- What is asked
Find each line in the records below that contains the word "automated" and copy those lines in full.

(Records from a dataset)
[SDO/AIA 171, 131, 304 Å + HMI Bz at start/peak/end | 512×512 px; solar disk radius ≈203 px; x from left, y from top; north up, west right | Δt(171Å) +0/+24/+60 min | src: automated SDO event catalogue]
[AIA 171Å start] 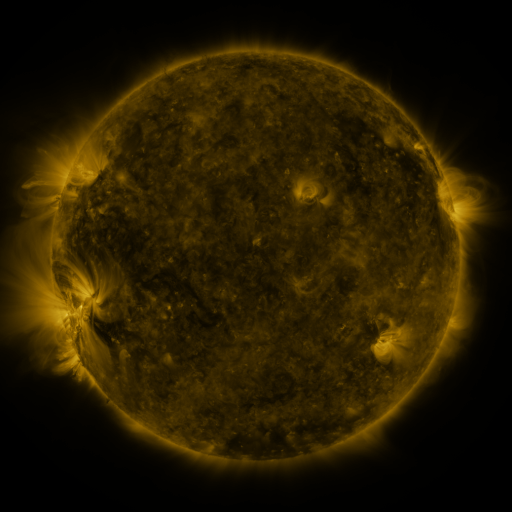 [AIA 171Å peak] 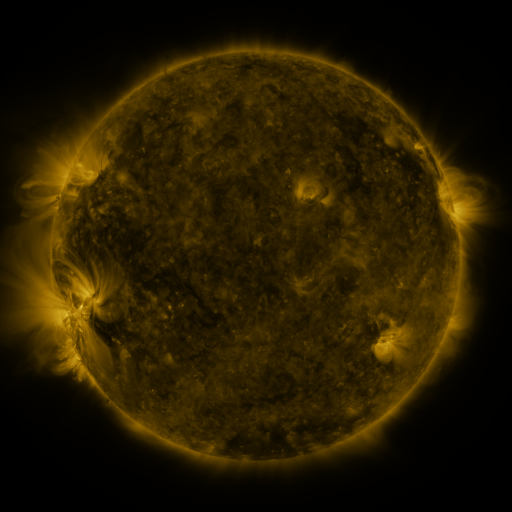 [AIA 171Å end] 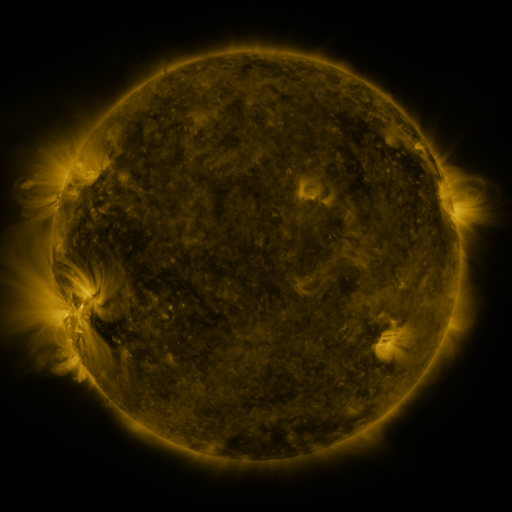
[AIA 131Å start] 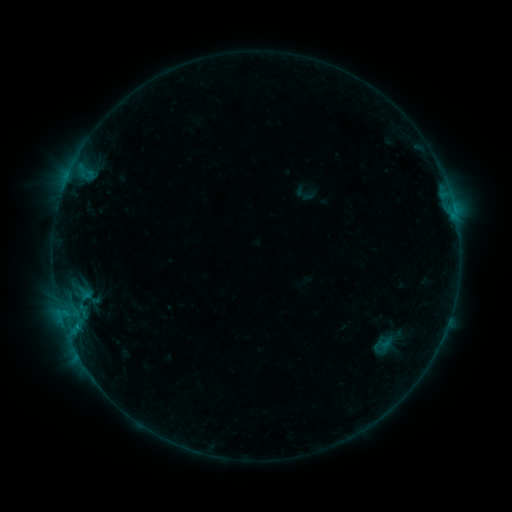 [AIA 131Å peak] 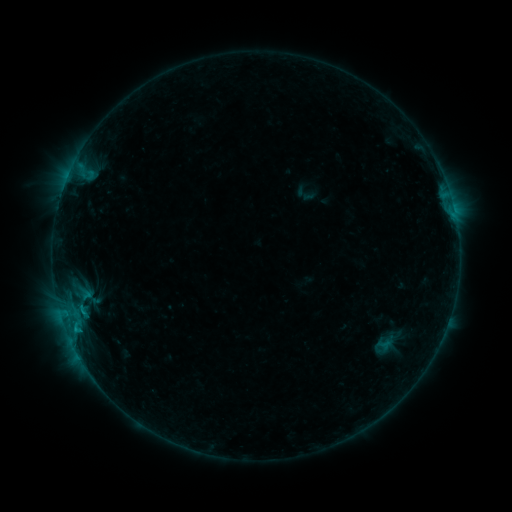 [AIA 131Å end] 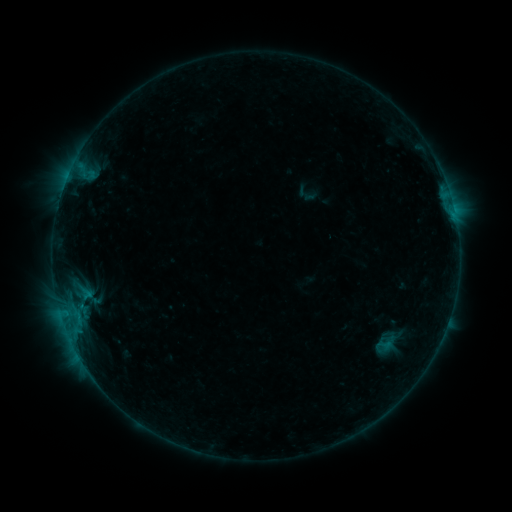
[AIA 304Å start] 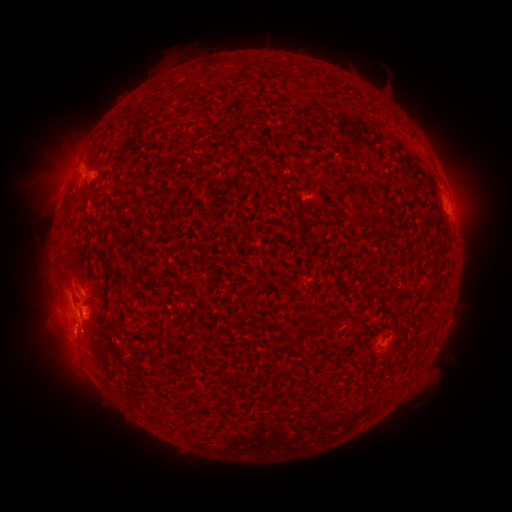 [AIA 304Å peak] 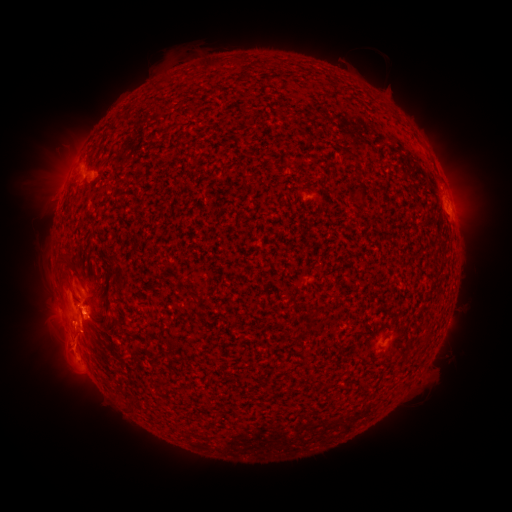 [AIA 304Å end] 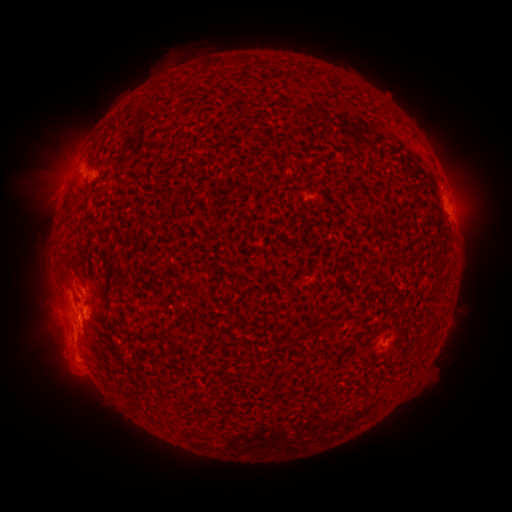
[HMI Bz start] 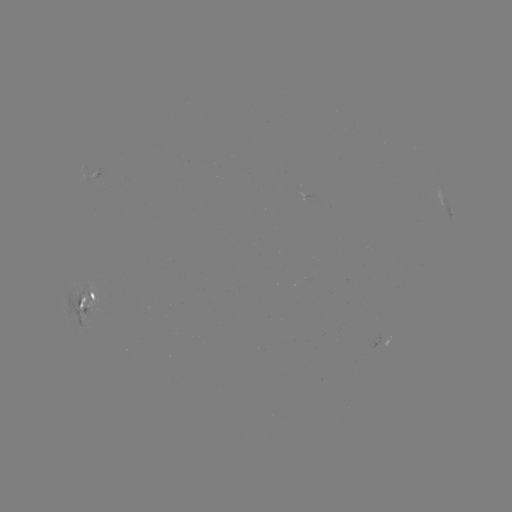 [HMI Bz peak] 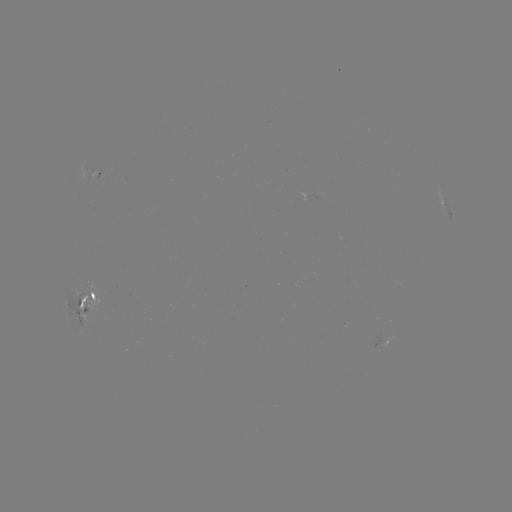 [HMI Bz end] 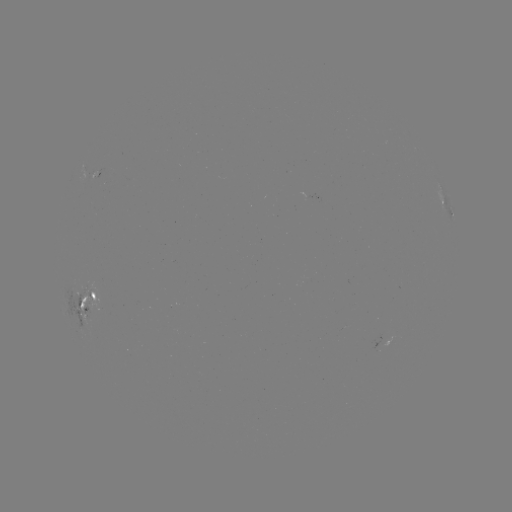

- The reply
[SDO/AIA 171, 131, 304 Å + HMI Bz at start/peak/end | 512×512 px; solar disk radius ≈203 px; x from left, y from top; north up, west right | Δt(171Å) +0/+24/+60 min | src: automated SDO event catalogue]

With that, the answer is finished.